ORDERED, that the motion for final approval of settlement between the Direct Purchaser Settlement Class and defendants and entry of final judgement [28] is granted; and it is

FURTHER ORDERED, that the motion for final approval of settlement between the Indirect Purchaser Settlement Class and defendants and entry of final judgement [31] is granted; and it is

FURTHER ORDERED, that the motion to intervene by the Federal Trade Commission for the limited purpose of opposing the fee petition filed by class counsel for the Direct Purchaser Settlement Class [35] is • granted; and it is

FURTHER ORDERED, that this action and all those consolidated by it are dismissed with prejudice. 
      
      . On August 13, 2001, the Direct Purchaser Settlement Payment was deposited into the "Direct Purchaser Settlement Account” along with $279,000 in interest. As of January 8, 2002, the balance in the settlement account was $24,638,561.
     
      
      . On August 13, 2001, the Indirect Settlement Payment was deposited into the "Indirect Purchaser Settlement Account” along with $33,000 in interest. As of December 1, 2001, the balance in the settlement account was approximately $2,953,401.
     
      
      . The three publications included The Pick Sheet — FDC Reports, Modem Healthcare, and Pharmacy Week.
     
      
      . The fourth publication was The Pharmaceutical Representative.
     
      
      . These include (1) numerosity, (2) commonality of questions of fact and law, (3) that class plaintiffs' claims are typical of the claims of the class, and (4) that class plaintiffs will fairly and adequately represent the interest of the class.
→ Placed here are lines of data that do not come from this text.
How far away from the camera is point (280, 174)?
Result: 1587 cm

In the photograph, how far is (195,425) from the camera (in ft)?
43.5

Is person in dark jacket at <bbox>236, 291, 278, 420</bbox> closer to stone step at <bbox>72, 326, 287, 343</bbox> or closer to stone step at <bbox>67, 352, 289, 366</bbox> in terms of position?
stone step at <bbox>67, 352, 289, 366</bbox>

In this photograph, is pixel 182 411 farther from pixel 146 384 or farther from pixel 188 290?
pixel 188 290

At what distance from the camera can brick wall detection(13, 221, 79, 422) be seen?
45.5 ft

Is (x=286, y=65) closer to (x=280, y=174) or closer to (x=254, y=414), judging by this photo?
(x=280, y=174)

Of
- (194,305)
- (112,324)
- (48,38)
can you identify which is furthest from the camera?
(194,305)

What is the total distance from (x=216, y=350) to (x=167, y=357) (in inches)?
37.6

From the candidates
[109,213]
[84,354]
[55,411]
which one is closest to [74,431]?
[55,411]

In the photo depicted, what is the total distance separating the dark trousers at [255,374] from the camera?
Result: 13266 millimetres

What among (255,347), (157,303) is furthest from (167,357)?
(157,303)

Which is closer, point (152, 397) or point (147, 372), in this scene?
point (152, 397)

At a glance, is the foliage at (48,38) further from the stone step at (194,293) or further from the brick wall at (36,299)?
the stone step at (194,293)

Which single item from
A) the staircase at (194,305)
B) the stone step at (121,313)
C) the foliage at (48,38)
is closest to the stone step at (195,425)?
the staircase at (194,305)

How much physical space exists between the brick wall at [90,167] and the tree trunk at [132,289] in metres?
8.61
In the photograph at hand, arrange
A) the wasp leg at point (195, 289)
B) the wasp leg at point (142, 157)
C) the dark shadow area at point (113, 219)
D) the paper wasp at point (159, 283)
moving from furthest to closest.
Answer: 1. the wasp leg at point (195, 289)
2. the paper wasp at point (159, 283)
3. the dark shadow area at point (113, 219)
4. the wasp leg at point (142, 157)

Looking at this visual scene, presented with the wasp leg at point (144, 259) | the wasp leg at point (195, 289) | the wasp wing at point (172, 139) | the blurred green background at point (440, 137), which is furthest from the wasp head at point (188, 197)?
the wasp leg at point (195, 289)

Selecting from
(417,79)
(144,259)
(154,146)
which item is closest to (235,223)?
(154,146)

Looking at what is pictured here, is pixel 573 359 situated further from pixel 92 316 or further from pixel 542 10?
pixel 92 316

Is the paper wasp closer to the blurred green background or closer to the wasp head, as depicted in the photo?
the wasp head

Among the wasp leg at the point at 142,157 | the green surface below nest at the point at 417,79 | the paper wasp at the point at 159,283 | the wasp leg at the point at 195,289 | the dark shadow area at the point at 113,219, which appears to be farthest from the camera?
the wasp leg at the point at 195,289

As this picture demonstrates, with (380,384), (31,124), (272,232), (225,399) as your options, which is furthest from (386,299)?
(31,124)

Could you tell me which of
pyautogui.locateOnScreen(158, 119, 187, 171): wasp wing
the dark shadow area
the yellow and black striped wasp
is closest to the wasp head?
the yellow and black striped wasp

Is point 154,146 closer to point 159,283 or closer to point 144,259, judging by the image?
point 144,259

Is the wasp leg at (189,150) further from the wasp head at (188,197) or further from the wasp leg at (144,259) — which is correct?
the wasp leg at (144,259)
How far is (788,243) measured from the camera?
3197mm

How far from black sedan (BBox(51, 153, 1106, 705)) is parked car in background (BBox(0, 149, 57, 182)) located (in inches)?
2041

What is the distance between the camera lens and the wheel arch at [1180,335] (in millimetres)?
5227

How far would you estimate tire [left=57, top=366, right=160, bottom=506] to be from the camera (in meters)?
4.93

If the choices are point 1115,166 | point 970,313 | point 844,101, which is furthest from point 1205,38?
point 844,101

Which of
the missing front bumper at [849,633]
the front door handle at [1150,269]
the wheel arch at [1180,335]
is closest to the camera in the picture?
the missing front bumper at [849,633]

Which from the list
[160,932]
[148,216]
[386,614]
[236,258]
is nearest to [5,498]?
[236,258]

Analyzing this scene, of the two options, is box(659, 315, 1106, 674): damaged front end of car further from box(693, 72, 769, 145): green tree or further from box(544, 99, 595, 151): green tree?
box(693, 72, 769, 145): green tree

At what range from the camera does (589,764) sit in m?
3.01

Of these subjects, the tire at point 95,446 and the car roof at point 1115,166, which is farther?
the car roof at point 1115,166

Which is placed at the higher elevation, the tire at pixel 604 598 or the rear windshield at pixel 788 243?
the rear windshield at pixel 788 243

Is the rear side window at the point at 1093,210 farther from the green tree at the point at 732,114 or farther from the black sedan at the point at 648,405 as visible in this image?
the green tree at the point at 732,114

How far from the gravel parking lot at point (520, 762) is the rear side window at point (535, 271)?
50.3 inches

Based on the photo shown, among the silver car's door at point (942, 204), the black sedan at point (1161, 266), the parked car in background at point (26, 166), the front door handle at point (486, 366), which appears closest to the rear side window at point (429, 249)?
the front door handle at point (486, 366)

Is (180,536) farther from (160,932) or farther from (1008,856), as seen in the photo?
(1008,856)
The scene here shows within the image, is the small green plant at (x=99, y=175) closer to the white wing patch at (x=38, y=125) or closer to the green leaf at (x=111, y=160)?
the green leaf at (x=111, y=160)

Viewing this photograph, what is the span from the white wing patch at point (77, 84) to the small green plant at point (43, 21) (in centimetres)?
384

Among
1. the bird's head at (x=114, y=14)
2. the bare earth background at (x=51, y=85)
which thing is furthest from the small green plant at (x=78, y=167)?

See Fed.R.Civ.P. 23(a).
     
      
      . The FTC also apparently represented to the defendants that it would require an increase in the total disgorgement amount of $1 million per .month for every month after September 1, 2001, that divestiture did not take place.
     
      
      . In the alternative, the FTC asked the Court to allow it to participate as an amicus curiae and treat its memorandum in opposition as an ami-cus brief in considering class counsel's fee petition.
     
      
      . The FTC does not assert a conditional right to intervene by statute, and this Court finds there is no basis for granting such intervention pursuant to Rule 24(b)(1).
     
      
      . Plaintiffs also argue that because the FTC’s sole basis for intervening is to ensure that the entire $19 million in disgorgement negotiated in the settlement of the Government’s suit be distributed to consumers, the $5.115 million fee award requested by class counsel for the Direct Purchaser Settlement Class is not FTC’s concern because if awarded, it would not threaten the distribution of the $19 million in disgorgement. The FTC’s interest in obtaining the maximum possible recovery for the injured consumers, however, should not be artificially limited to the $19 million in disgorgement it specifically safeguarded from being paid out as attorneys’ fees in its negotiated settlement.